• **REQUIRED TASKS**:
A: Please repeat from the passage about the test pilot Cunningham, starting with "While Trident, which" and going on through "Kwangchow to Shanghai.".
B: Translate this sentence from the passage about the test pilot Cunningham into Spanish: "From 1972 he began to deliver Tridents, one by one, to Kwangchow."
C: Pick up the passage about the test pilot Cunningham where it stops, and carry it forward.

• **DOCUMENT EXCERPT**:
When, during this period, de Havilland became a division of Hawker Siddeley, Cunningham, always ready to get on with the job in hand, was not fazed. Sir Geoffrey de Havilland noted that Cunningham, a bachelor, was “test pilot, demonstration pilot and ambassador all in one and has made some sensational flights. He can do thousands of miles for many days and at the end of the flight can be charming, unruffled and apparently as fresh as ever when discussing points raised by a host of officials, Pressmen and others.”
While Trident, which was to become so successful with British European Airways and elsewhere, was on the way in 1960 and 1961, Cunningham remained busy testing Comet versions.
Eventually he was involved with Trident’s initial trials and with colleagues saw it through more than 1,800 hours of testing before the first Trident was certified airworthy in 1964.
One of Cunningham’s greatest assets was his relationship with overseas buyers and his talented training of foreign pilots. After delivering Tridents to Pakistan he became extremely busy with a substantial order for China.
From 1972 he began to deliver Tridents, one by one, to Kwangchow. Part of the deal was that he had to do a test flight with a Chinese crew on each aircraft from Kwangchow to Shanghai.
So far, other than a 1939 bale-out from a Moth Minor, Cunningham had led a charmed life; but in 1975 he was piloting a DH 125 executive jet, conveying a party of Chinese visitors from the Hawker Siddeley airfield at Dunsfold to Hatfield, when a huge flock of plovers was ingested by his engines.

• **RECORDS SUPPLIED**:
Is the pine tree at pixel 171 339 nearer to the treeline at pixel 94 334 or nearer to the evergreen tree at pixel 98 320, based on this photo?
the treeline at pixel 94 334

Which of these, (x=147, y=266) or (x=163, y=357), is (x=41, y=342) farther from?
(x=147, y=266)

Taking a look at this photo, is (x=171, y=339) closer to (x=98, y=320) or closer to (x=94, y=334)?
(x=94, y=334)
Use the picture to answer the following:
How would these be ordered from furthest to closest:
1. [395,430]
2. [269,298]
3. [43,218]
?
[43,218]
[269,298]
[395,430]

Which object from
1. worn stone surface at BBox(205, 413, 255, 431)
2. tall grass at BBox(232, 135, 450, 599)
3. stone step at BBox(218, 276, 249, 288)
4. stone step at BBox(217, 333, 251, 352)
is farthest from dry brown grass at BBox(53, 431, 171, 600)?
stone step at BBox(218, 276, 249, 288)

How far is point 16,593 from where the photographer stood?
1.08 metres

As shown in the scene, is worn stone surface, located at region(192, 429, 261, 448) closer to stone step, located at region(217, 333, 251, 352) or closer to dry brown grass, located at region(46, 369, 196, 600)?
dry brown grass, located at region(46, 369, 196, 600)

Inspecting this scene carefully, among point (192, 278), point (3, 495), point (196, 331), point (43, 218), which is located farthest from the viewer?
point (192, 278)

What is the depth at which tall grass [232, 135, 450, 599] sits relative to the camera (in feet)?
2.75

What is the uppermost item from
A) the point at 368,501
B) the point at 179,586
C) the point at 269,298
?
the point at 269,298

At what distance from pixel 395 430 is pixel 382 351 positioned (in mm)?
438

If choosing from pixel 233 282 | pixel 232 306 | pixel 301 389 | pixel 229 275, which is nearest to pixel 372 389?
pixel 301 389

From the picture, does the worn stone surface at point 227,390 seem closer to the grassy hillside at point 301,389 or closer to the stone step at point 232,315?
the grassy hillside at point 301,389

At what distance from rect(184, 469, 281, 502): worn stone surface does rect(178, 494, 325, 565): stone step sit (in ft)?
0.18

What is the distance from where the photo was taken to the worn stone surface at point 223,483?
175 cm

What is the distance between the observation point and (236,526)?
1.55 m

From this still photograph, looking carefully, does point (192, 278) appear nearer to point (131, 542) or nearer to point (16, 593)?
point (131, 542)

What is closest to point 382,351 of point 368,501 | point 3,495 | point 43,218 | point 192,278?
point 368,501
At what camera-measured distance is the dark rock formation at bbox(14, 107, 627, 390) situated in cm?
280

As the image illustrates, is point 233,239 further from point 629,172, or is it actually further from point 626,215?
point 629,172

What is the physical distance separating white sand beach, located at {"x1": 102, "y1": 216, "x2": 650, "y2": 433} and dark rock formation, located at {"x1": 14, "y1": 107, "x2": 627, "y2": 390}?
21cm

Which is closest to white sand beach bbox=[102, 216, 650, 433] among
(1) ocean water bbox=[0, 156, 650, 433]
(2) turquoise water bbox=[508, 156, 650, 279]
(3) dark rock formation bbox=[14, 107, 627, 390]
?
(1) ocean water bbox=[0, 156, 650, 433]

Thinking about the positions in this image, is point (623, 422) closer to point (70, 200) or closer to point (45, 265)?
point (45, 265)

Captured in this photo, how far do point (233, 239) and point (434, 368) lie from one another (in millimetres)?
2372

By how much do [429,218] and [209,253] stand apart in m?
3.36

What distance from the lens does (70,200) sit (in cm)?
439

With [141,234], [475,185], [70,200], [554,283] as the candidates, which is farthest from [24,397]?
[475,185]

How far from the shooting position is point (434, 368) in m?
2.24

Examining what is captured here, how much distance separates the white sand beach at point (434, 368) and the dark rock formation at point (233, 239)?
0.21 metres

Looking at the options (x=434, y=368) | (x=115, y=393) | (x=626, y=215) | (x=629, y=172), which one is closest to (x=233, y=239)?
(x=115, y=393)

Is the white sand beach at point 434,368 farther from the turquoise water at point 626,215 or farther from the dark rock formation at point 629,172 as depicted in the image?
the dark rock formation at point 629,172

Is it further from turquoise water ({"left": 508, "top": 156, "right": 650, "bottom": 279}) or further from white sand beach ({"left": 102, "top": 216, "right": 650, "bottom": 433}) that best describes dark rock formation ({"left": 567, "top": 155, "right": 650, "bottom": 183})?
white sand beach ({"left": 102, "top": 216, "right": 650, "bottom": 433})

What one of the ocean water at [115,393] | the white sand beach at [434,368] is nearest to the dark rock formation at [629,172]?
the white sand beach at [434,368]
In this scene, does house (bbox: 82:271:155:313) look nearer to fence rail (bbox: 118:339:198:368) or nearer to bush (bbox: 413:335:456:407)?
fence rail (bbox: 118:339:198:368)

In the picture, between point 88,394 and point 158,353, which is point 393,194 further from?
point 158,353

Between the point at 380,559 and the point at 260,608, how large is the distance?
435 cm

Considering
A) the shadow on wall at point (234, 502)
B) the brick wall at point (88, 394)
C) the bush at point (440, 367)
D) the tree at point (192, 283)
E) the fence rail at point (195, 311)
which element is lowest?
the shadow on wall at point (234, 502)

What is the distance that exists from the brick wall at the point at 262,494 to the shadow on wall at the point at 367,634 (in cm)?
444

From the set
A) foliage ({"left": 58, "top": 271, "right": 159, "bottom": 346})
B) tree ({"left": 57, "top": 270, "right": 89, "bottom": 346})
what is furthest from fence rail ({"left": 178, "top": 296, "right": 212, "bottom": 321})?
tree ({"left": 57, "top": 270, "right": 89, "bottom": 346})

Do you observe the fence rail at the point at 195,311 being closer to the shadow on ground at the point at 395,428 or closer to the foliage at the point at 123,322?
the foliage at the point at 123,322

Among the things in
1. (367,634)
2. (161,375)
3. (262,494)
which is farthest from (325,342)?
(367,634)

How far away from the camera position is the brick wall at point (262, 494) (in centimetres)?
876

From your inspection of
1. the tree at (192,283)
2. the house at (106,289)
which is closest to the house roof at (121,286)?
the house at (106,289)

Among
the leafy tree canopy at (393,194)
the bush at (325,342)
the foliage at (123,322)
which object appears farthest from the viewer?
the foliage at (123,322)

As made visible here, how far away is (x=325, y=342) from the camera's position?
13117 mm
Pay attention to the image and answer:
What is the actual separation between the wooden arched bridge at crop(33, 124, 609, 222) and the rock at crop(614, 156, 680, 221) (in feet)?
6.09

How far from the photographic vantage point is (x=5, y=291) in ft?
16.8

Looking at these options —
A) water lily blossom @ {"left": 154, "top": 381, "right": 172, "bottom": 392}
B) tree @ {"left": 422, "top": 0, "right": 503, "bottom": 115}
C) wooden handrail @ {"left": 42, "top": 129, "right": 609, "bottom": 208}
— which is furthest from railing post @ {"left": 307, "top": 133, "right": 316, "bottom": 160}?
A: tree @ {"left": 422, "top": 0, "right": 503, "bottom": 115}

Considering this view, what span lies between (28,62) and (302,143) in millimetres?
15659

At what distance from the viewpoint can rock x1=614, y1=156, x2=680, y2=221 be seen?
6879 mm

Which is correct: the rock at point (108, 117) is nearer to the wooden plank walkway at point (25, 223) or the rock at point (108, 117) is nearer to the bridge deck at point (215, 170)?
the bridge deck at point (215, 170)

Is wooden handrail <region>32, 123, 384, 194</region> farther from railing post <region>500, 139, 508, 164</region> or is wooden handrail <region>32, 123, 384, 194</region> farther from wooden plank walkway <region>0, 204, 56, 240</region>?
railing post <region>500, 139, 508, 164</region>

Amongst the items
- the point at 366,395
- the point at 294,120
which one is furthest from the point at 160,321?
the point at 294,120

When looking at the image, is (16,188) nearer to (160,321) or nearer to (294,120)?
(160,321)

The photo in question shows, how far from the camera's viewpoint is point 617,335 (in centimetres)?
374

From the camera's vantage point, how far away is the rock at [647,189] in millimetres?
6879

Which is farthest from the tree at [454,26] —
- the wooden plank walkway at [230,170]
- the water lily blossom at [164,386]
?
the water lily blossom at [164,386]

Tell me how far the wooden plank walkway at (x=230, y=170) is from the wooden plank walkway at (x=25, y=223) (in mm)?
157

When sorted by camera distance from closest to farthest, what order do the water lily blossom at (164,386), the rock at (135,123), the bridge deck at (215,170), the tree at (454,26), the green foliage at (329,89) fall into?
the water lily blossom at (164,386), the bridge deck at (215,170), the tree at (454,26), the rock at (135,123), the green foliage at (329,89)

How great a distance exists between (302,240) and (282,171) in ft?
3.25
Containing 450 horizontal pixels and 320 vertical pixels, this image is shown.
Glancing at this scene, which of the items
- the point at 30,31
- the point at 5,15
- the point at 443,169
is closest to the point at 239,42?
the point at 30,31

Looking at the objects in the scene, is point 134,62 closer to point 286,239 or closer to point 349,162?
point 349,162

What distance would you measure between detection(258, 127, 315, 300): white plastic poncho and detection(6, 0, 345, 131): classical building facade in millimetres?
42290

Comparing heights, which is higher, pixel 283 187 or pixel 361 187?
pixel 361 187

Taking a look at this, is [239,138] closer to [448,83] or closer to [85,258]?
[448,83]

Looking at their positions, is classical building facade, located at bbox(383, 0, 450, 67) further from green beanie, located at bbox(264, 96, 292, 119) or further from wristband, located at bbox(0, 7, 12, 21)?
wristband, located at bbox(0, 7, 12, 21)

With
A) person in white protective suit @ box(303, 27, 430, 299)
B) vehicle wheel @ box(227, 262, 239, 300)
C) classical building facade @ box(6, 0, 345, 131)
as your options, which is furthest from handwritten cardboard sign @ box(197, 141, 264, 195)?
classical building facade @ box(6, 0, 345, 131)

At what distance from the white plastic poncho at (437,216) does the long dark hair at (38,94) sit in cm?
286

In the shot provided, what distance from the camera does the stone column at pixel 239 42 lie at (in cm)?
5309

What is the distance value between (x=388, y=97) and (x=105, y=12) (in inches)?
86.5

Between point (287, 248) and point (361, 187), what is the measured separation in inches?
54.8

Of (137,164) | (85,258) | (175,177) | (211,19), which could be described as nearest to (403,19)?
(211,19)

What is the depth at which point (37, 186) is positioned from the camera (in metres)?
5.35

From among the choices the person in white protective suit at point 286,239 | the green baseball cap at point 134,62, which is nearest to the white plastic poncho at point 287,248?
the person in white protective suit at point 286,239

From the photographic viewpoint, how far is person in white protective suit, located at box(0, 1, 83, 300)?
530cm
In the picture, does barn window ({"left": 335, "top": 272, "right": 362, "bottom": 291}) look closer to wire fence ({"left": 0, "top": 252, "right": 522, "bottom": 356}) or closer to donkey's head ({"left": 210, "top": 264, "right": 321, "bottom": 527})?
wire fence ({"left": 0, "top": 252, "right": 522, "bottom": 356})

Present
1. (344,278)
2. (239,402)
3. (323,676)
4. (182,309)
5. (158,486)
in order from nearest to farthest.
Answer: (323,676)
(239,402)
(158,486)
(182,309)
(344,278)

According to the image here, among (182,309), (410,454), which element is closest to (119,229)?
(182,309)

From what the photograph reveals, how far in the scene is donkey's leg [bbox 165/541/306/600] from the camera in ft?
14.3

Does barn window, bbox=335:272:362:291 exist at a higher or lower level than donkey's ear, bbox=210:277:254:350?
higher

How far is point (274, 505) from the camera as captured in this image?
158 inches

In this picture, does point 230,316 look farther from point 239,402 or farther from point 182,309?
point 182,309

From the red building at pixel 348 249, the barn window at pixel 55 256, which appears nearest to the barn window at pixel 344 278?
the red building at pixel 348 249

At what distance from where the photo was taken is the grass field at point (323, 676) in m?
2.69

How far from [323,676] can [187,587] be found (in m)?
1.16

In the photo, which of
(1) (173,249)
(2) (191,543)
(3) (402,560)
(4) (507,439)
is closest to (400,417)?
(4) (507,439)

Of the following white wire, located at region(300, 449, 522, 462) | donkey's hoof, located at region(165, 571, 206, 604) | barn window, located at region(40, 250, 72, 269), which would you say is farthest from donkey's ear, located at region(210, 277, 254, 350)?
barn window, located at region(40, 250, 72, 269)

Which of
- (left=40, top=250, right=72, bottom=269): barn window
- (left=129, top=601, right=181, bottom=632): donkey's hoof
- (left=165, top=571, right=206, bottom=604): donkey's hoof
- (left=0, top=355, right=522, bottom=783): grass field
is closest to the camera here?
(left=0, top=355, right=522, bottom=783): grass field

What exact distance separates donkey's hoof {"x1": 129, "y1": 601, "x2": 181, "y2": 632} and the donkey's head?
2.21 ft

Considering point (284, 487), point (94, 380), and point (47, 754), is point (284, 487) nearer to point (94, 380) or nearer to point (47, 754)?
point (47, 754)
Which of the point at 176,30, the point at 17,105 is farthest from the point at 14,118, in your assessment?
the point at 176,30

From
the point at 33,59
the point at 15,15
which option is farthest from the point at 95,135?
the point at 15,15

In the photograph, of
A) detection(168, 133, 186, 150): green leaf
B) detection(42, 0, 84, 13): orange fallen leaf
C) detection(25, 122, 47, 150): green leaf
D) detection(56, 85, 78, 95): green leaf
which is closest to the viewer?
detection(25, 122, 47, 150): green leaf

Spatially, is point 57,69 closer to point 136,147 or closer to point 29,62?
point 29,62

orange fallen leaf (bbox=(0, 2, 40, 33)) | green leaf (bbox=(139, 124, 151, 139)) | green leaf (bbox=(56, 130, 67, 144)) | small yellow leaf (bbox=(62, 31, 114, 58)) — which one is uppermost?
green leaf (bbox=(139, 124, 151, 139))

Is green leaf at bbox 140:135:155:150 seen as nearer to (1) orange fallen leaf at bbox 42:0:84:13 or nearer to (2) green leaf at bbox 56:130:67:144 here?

• **PER-TASK ANSWERS**:
A:
While Trident, which was to become so successful with British European Airways and elsewhere, was on the way in 1960 and 1961, Cunningham remained busy testing Comet versions.
Eventually he was involved with Trident’s initial trials and with colleagues saw it through more than 1,800 hours of testing before the first Trident was certified airworthy in 1964.
One of Cunningham’s greatest assets was his relationship with overseas buyers and his talented training of foreign pilots. After delivering Tridents to Pakistan he became extremely busy with a substantial order for China.
From 1972 he began to deliver Tridents, one by one, to Kwangchow. Part of the deal was that he had to do a test flight with a Chinese crew on each aircraft from Kwangchow to Shanghai.

B: A partir de 1972 comenzó a entregar Tridents, uno por uno, a Kwangchow.

C:
Barely off the runway, Cunningham touched down at some 130 mph. The jet shot across a road, colliding with a car and killing four passengers before halting in a field where it caught fire.
Cunningham sustained two crushed vertebrae, but none of his passengers were killed, and within a year he resumed flying. Trident deliveries to China had three years to run and his Chinese customers asked him to see the contract out.
Cunningham remained chief test pilot after Hawker Siddeley had been merged into British Aerospace, where he was an executive director from 1978 until he retired in 1980.
With more time available, he enjoyed looking after the grounds of his home, not far from the former de Havilland airfield and factory in Hertfordshire, and devoted much time and effort to the nearby museum housing the prototype Mosquito and other historic de Havilland equipment and memorabilia.
He also supported fundraising efforts for a variety of organisations. These included the RAF Benevolent Fund, the de Havilland Flying Foundation and the Bedfordshire and Buckinghamshire Aircrew Association and 604 and 85 Squadron associations, of which he was president.
Additionally, Cunningham was a Liveryman of the Guild of Air Pilots and Air Navigators and much involved with the Battle of Britain Fighter Association and a staunch supporter of the RAF Club.
It was the more unfortunate that, following the collapse of Lloyds in 1988, he was faced with heavy financial commitments having been a Name in the organisation. Even though he re-mortgaged his property and was left with a much reduced income, he remained buoyant in the face of illness.
Cunningham was appointed OBE in 1951 and CBE in 1963. He was awarded the DSO in 1941 and Bars in 1942 and 1944; the DFC and Bar in 1941, also the Air Efficiency Award (AE). He also held the Soviet Order of Patriotic War 1st Class and the US Silver Star.
Cunningham was Deputy Lieutenant for Middlesex in 1948 and Greater London in 1965. He was awarded the Derry and Richards Memorial Medal in 1965, the Segrave Trophy in 1969 and the Air League Founders Medal in 1979.’ (Obituary courtesy of The Daily Telegraph)
The ‘Many’ Honour The ‘Few’ – Battle of Britain Anniversary (1954) (Pathe)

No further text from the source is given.